O nervosismo de Cabral

O governador Sérgio Cabral, pelo que tenho lido nos jornais e pelo que algumas pessoas que se relacionam com ele me contam anda nervoso. Cada vez mais dá demonstrações de que está perdido. Mas dá até para entender.

Cabral anda preocupado com as notícias de que o presidente Lula está decepcionado com o seu desempenho no governo do Estado. Também não é para menos. Cabral convenceu Lula, que se o governo federal o ajudasse no próximo ano não teria pra ninguém. Estaria sozinho no páreo com muitos corpos de vantagem sobre seus oponentes. Se reelegeria sem dificuldades e ajudaria Dilma Rousseff a se eleger com uma votação histórica para o PT no Rio.

Lula até que o está ajudando, mas Cabral não fez a sua parte. Até hoje não assumiu de fato, o seu papel de governador do Estado. Prefere passar o tempo viajando, em festas, coquetéis, jantares no Copacabana Palace. Com diz um amigo meu, a agenda de Cabral não é de um governador, mas de um socialite.

O resultado da sua falta de vontade para trabalhar fica claro analisando as últimas pesquisas. O governador está investindo milhões, na campanha publicitária mais cara já feita pelo governo do Estado. Existe ainda o fato, de que é o único dos nomes colocados nas pesquisas que já anunciou que é candidato para valer. Nem eu, nem os outros nomes sondados nas pesquisas declaramos que vamos ser candidatos.
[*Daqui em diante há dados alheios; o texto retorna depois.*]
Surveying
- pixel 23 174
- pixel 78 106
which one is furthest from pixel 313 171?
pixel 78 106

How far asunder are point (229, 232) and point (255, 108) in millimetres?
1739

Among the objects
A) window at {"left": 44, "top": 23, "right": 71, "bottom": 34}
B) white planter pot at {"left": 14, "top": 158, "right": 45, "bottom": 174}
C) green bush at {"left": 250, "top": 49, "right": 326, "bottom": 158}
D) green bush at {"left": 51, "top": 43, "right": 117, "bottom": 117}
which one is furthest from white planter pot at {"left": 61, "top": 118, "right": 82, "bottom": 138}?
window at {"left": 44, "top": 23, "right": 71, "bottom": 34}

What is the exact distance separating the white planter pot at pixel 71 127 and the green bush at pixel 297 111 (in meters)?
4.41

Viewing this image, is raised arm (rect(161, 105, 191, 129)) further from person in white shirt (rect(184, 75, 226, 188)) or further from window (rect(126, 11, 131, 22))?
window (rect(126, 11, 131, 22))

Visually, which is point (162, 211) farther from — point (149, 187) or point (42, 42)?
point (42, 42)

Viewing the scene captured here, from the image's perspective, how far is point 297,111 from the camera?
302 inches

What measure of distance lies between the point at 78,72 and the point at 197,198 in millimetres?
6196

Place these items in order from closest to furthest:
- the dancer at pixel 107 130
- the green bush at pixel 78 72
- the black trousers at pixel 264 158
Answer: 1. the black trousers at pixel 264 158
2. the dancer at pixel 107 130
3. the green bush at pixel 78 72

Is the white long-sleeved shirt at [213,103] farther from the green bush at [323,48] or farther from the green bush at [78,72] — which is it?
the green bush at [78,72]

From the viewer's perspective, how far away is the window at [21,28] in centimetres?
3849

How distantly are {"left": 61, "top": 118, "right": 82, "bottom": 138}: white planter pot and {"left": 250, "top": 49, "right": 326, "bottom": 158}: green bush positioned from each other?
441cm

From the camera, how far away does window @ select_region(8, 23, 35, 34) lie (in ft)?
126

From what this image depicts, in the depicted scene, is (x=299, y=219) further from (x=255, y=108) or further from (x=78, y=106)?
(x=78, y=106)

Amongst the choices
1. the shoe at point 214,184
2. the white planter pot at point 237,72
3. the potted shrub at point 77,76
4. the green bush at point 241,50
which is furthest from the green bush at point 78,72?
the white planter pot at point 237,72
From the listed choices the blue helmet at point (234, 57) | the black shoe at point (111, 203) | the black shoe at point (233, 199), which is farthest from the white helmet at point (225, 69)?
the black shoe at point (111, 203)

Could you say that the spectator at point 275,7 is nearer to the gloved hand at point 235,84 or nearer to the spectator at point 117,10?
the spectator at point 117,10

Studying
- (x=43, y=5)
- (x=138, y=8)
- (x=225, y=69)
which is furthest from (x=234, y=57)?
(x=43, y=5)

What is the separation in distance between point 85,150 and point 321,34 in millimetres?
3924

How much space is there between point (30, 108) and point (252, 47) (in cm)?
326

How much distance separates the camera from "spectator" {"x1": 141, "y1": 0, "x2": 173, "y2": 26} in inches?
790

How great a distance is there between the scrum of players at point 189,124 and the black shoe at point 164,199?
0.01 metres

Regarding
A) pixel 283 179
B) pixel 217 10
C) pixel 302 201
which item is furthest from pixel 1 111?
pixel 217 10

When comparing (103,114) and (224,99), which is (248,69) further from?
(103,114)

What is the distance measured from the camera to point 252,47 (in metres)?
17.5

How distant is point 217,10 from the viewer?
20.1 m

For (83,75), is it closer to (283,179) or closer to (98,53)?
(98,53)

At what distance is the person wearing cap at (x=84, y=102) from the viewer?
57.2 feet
Eu posso me candidatar, mas ainda não tomei a decisão. Gabeira diz que vai para o Senado. Cesar Maia pode ir para o Senado ou para o Governo do Estado. Lindberg também. Mesmo com todos esses fatores, Sérgio Cabral não consegue passar da casa dos 30% e o seu índice de reprovação é altíssimo.

Cabral teme que Lula precise de outro palanque no Rio para alavancar a candidatura de Dilma Rousseff. Isso atormenta Cabral.

Ontem, a Anistia Internacional, a entidade mais respeitada no mundo em termos de defesa dos direitos humanos divulgou em Londres mais um relatório onde condena abertamente o governador Sérgio Cabral pela política de extermínio na segurança pública. Diz que no Rio a barbárie chegou a um nível inacreditável, de que um em cada sete homicídios no estado é provocado pela polícia que registra como auto de resistência.

Ao ser questionado, o governador nervoso disse que esse relatório é um desrespeito com o Estado do Rio de Janeiro. Que desrespeito governador? Contra-argumentou dizendo que todos sabem que a política de segurança é a de “valorização do ser humano” e que a sua orientação é para o policial “evitar o conflito armado ao máximo”. Só pode estar gozando com a nossa cara.

A toda hora diz que o confronto é inevitável e que não muda um milímetro na política de enfrentamento a tiros. Já disse várias vezes que numa guerra sempre há vítimas inocentes. Quem que o governador pensa que engana?

Cabral tenta justificar suas incontáveis viagens internacionais dizendo que está vendendo a imagem do Rio no exterior. Pura balela. Mas uma coisa é inegável, o governador está conseguindo mudar a imagem do Rio lá fora. Pena que é pra pior, como um estado onde prolifera a violência policial, a barbárie, a segregação, o extermínio de inocentes.

O governador sabe que na campanha eleitoral tudo isso além das muitas outras mazelas da sua administração vão vir à tona. Isso que o deve estar deixando nervoso e lhe tirando o sono.